Hu is now on the adjunct faculty at Temple University and has a grassroots following from well-received recitals she gives at the William Way Center. She has lived in Philadelphia on and off since 1996, when several family members came here, mainly to live in a major American city. She was 14.
"I wanted to become a pianist, [but] none of my family were musicians and didn't know a lot about education," she recalls. With her sister (who went into accounting), Hu attended Friends Select School and spent Saturdays at Juilliard's pre-college division in New York City. She went on to earn bachelor's and master's degrees there and also studied at the Cleveland Institute of Music and later in Hannover, Germany.
When it came time to establish a U.S. base, Philadelphia drew her back. "I could live anywhere, I had just gotten my green card, and there are so many artistic things going on here," she said.
Except in the dead of summer. Her idea was to create a festival that didn't occupy months, as Aspen does, and was small enough that the 18 or so students could spend quality time with the four faculty members. She also says her own career wouldn't easily accommodate anything much bigger. Though her U.S. profile is still emerging, her popularity elsewhere is such that her opening-night recital will be recorded live for Sony Classical.
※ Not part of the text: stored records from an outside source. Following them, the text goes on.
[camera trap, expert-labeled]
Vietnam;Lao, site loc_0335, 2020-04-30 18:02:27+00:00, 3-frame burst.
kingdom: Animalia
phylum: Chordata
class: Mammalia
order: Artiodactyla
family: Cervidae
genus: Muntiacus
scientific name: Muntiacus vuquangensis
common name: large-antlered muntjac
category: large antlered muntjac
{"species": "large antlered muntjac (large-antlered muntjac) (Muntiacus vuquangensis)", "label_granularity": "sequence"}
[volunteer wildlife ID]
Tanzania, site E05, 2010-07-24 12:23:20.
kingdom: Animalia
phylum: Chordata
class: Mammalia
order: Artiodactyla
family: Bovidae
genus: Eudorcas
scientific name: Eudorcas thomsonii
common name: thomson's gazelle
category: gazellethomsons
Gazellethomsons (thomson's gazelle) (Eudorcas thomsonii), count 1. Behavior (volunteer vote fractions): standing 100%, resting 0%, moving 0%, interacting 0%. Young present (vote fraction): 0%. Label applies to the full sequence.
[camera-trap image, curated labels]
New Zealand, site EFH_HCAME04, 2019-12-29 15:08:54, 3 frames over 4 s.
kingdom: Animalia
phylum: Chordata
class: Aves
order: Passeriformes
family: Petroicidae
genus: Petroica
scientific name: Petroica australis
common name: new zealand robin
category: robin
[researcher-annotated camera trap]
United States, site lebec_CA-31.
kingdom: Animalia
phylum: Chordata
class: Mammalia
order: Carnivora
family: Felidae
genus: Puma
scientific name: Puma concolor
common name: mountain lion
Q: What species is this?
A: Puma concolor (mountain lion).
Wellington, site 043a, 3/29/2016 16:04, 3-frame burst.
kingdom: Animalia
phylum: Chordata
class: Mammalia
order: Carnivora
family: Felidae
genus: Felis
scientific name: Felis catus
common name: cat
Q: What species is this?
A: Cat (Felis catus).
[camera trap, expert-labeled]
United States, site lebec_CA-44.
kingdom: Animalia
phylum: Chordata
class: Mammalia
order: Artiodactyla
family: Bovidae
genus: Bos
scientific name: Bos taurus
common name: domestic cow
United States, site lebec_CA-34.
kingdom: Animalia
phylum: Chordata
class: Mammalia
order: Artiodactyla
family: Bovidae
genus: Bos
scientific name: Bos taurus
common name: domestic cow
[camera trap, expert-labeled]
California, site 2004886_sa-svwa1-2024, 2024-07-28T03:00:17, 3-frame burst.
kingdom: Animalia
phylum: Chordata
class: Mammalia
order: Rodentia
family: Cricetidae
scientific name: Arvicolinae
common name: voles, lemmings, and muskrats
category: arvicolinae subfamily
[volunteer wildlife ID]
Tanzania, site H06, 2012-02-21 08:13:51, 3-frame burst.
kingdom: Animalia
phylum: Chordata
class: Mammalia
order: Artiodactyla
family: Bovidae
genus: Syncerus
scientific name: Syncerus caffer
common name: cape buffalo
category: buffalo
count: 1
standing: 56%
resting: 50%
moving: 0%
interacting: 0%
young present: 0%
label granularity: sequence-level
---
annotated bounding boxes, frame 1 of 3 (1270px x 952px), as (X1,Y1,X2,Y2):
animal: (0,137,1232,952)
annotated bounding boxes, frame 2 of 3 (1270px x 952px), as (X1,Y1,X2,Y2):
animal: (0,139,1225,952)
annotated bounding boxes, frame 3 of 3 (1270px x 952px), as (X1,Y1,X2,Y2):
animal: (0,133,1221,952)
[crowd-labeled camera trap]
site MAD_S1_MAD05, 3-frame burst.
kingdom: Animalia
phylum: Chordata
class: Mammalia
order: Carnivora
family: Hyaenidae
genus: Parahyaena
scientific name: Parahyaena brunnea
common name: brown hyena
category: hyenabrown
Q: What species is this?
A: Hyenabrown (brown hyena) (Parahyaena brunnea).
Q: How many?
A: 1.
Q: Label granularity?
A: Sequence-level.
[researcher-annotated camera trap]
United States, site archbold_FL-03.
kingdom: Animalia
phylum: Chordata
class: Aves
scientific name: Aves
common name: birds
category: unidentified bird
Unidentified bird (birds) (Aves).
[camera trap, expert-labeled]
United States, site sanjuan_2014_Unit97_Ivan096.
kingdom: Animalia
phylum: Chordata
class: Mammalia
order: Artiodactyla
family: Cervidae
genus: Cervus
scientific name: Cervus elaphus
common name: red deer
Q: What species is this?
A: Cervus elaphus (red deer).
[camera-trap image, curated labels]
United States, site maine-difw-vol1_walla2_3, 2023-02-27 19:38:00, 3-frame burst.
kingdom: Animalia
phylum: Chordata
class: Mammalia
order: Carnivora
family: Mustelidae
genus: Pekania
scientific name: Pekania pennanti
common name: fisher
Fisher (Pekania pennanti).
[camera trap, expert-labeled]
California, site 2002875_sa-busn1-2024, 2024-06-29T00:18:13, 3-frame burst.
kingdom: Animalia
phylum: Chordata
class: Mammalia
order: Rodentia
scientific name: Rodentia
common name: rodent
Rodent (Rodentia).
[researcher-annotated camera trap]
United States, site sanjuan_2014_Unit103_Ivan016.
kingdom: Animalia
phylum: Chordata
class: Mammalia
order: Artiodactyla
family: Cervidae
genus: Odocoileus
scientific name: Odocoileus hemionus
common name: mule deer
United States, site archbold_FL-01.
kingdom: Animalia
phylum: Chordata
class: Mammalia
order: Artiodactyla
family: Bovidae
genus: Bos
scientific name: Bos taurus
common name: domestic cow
"The hall is very intimate, 230 seats, and the acoustics are fantastic," she said of the Curtis Institute's primary venue. The disc is a follow-up to her first Chopin CD on Archimusic, which won the Golden Melody Award (something of a Chinese Grammy).
In contrast, Lowenthal's concert promises to hail from a different world. His educational lineage started with Olga Samaroff in Philadelphia and went on to include the famed Alfred Cortot in Paris. Past collaborators included Leopold Stokowski, Pierre Monteux, Leonard Bernstein, and Eugene Ormandy. His absence from the concert scene here isn't easy to explain. "Somewhere," Hu said, "the Philadelphia connection [with Lowenthal] got lost."
All concerts are at 7:30 p.m. at Field Concert Hall at the Curtis Institute, 1726 Locust St., except for a Sunday performance at 4 p.m. Tickets: $12-25. Information: www.pypa.info.